In the 1819 Kaua ʻAi Noa, also called the Battle of Kuamo‘o, ʻŌiwi forces clashed over the traditional kapu religious system. The dispute pitted the forces of Kekuaokalani, nephew of Kamehameha I, who sought to preserve the traditional system, against his cousin, Liholiho (Kamehameha II), who had turned aside the kapu system. Liholiho was victorious, but many warriors from both sides perished in battle and were buried at Kuamoʻo and nearby Lekeleke, including Kekuaokalani and his wife, Chiefess Manono. With her dying breath, Ke Aliʻi Manono is said to have uttered “Mālama kō aloha”— “keep your love”— a plea to both sides that no matter what obstacles come to Hawai‘i, keep your love of one another.
The battle site was purchased for conservation on December 31, 2015, protecting this wahi pana in perpetuity. The ʻāina is now owned by Aloha Kuamoʻo ʻĀina, a 501(c)(3) non-profit organization founded by the Beamer ʻohana, Kanaka ʻŌiwi cultural practitioners and lineal descendants of Ke Aliʻi Manono.
Aloha Kuamoʻo ʻĀina
We envision the land as a center of education for peace, justice, and reconciliation, transforming a place of conflict into a refuge for meaningful learning and place based education integrating Native Hawaiian and indigenous cultures in modern life.
Aloha Kuamo‘o ‘Aina (AKA) is a center for cultural and ecological peace, led by Keola Beamer and Dr. Kamana Beamer. AKA’s vision for the land’s future is to promote aloha ‘āina consistent with the mo‘olelo (stories) and values of Kuamo‘o.
A restored Kuamo‘o landscape will link a vibrant local community with a broad international community dedicated to cultural and ecological peace and justice. AKA is a Federally Registered 501c3 Non-Profit.

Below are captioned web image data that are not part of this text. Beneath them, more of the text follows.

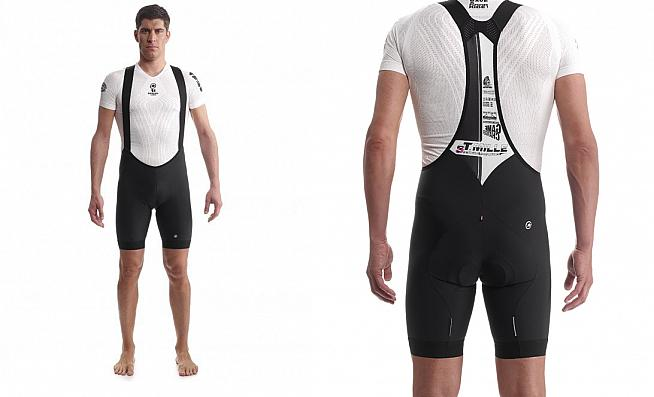 Refusal to blink first meant Assos man often lost hours in front of the mirror.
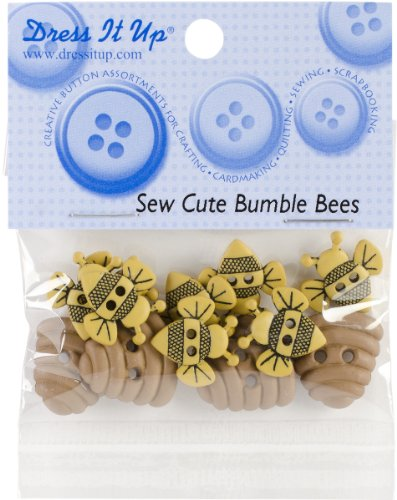 Dress It Up Embellishments-Sew Cute Bumble Bees 1 pcs sku# 1779868MA by Jesse James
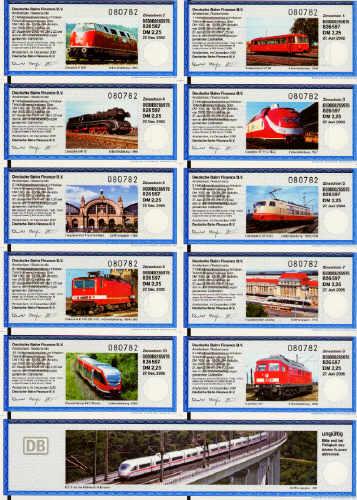 Aktien Deutsche Bahn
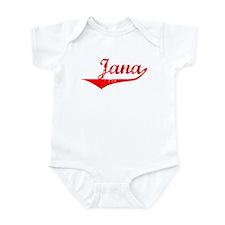 Jana Vintage (Red) Onesie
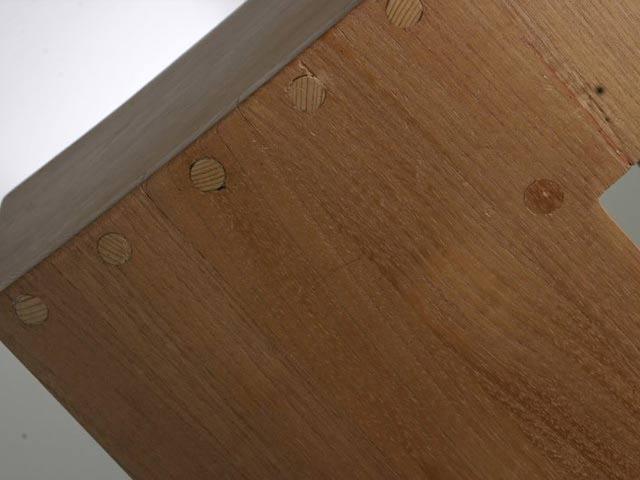 Wooden assemblies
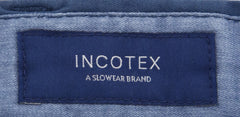 $375 Incotex Blue Solid Pants - Slim - (IN-S0W030-S6398-831) - Parent
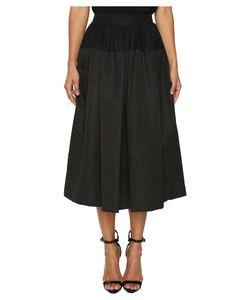 Vivienne Westwood | Ream Skirt Womens Skirt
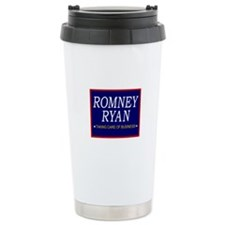 Romney Ryan Taking Care of Business Travel Mug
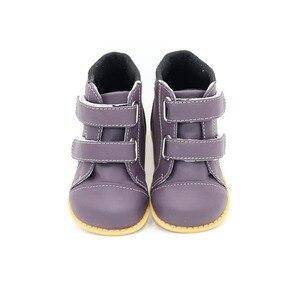 Image 5 - Tipsietoesブランド高品質の革のステッチキッズ子供ソフトブーツ学校の靴男の子2020秋冬雪のファッション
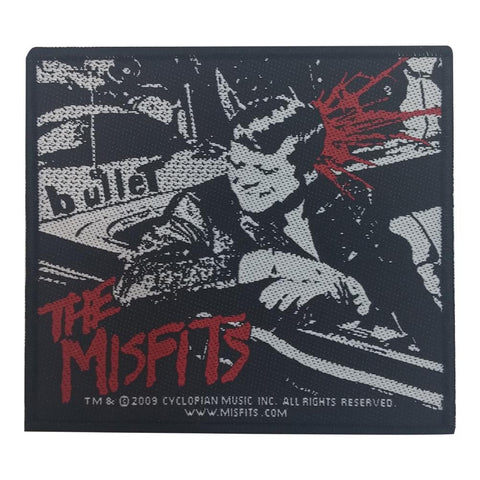 Misfits The - Bullet Woven Patch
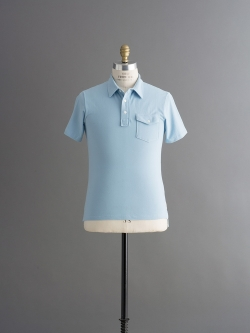 TODD SNYDER | CLASSIC PIQUE POLO Light Blue 半袖ポロシャツの商品画像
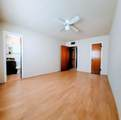 5841 Mulberry Drive - Photo 11
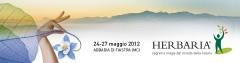 Herbaria 2012 Abbadia di Fiastra.jpg
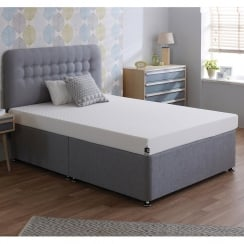 Breasley Uno Junior High Density Foam Mattress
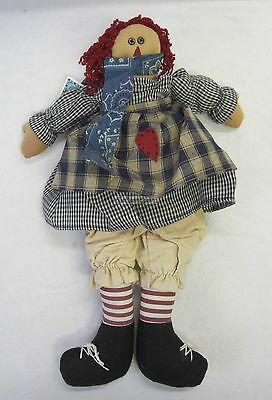New Fabric Rag Doll Polly Rustic Country Style With Wool Hair & Embroidered Face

Aloha Kuamoʻo ʻĀina envisions the land as a center of education for peace, justice, and reconciliation, transforming a place of conflict into a refuge for meaningful learning and place based education integrating Native Hawaiian and indigenous cultures in modern life. Once the land acquisition is completed, it will engage neighboring landowners and the local community in planning for the land’s future; restoring the cultural, historical and ecological integrity of the landscape; reconnecting keiki, kupuna, and displaced families to the moʻolelo, wahi pana, and values of Kuamoʻo through music, health, and lived experience; and share the values of aloha as practiced by Native Hawaiians and expressed through our islands multiethnic diversity and cultural richness to promote peace and justice in our world.